Bringing in the big guns

"I write shoot-em-up space operas" a female author said recently on an SF panel of writers. She seemed to take delight in blowing things up, the bigger the explosion the better.

I baulk at this idea. I'm aware that, at base, everything in the universe is energy.  The energy of the universe is affected by everything that I think, say, and do. And the words that I write are also energy that I'm sending out into the universe.

In recent years dystopian stories, and ever more violent crime books, have filled up the booksellers' shelves.  I've read quite a lot of  young adult dystopian stories, and a few adult SF ones too.  But I refuse to buy, read, or endorse, books that have graphic violence front and centre in their plots and stories.  Yes, there is violence in the books I read, but it's never centre stage.  For the most part, the deaths are off the page.

An exception to this was a young adult book I read a couple of weeks ago.  I'd followed the spiky, not-quite-romance of the two central characters throughout the book.  It was the classic clash of opposites, the rich, privileged girl falling In love with the boy from the wrong side of the tracks.  So what did the author do?  She had the boy shot, on the page, in the last chapter of the book.  And he was shot in the back, unable to defend himself.  She then added an epilogue which said, in effect, that the relationship was never going to work.  The rich girl had a duty to marry the prince she didn't love, and she did.

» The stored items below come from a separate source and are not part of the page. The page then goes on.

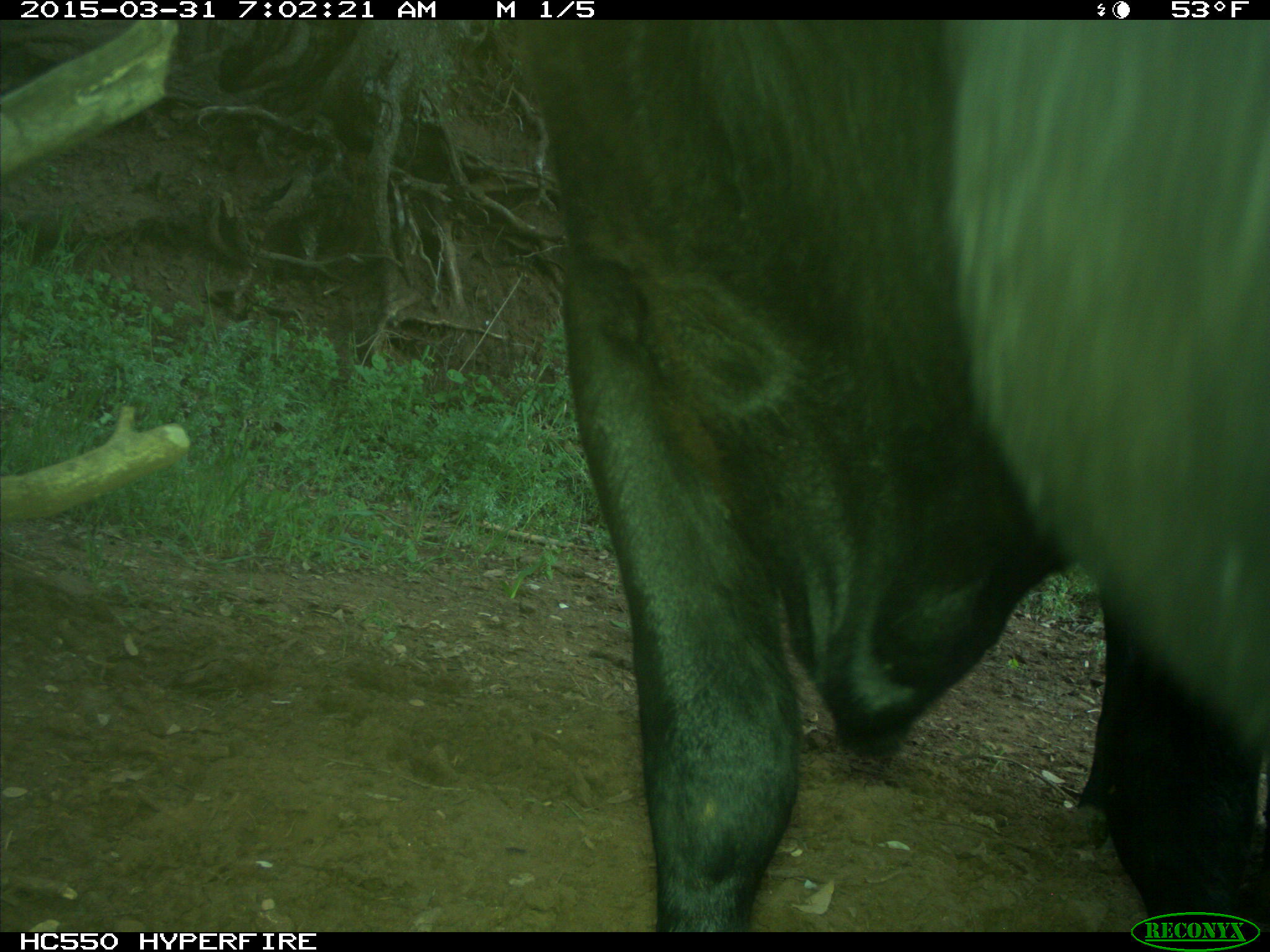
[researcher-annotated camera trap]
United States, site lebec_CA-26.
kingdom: Animalia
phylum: Chordata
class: Mammalia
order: Artiodactyla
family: Bovidae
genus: Bos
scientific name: Bos taurus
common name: domestic cow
Bos taurus (domestic cow).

At this point I wanted to throw the book across the room.  A more clumsy use of violence to twist a plot I've never seen, or a more unfair ending,  I felt cheated.  It was an unjust ending to the book to kill the boy.  And it was a convenient cop-out.  I could have looked forward to a sequel which addressed the challenges of this on-off relationship as the characters went on new adventures.  Instead I've marked the author down as one won't read again.

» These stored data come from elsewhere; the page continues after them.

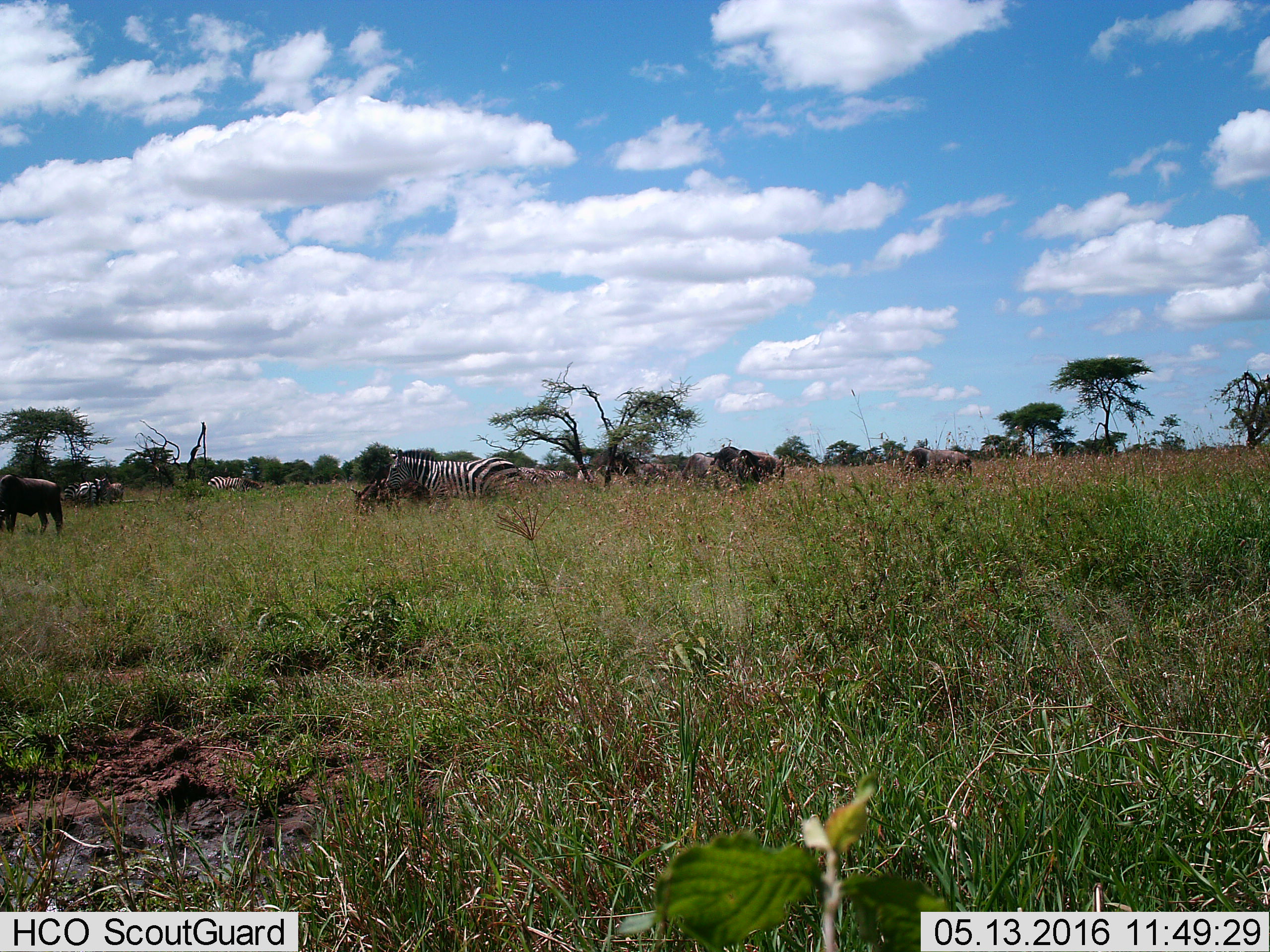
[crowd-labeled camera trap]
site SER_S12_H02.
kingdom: Animalia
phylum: Chordata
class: Mammalia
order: Artiodactyla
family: Bovidae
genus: Connochaetes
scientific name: Connochaetes taurinus taurinus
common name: blue wildebeest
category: wildebeestblue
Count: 5.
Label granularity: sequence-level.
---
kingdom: Animalia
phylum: Chordata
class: Mammalia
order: Perissodactyla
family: Equidae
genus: Equus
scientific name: Equus quagga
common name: plains zebra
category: zebraplains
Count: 7.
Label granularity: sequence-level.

In YA books it's amazing how many sets of parents are killed while being watched by their children.  But it's just a story, isn't it?  But in two cases these books have been turned into films.  The big guns on the page have been turned into big guns on the silver screen.  People have been trying to convince us for years that violence in "make-believe" worlds doesn't affect people in real life.  I've never believed that.  Everything is energy, remember, and I think the violence in books and movies does affect us long-term.  The energy is being absorbed by us, incorporated somewhere into our consciousness.

That's a scary thought, and it's one reason why I don't have big guns in the centre of my writing,  it's a moral decision not to put that violent energy into the world.  Violence doesn't settle anything permanently,  it's only when the big guns fall silent that the talking starts.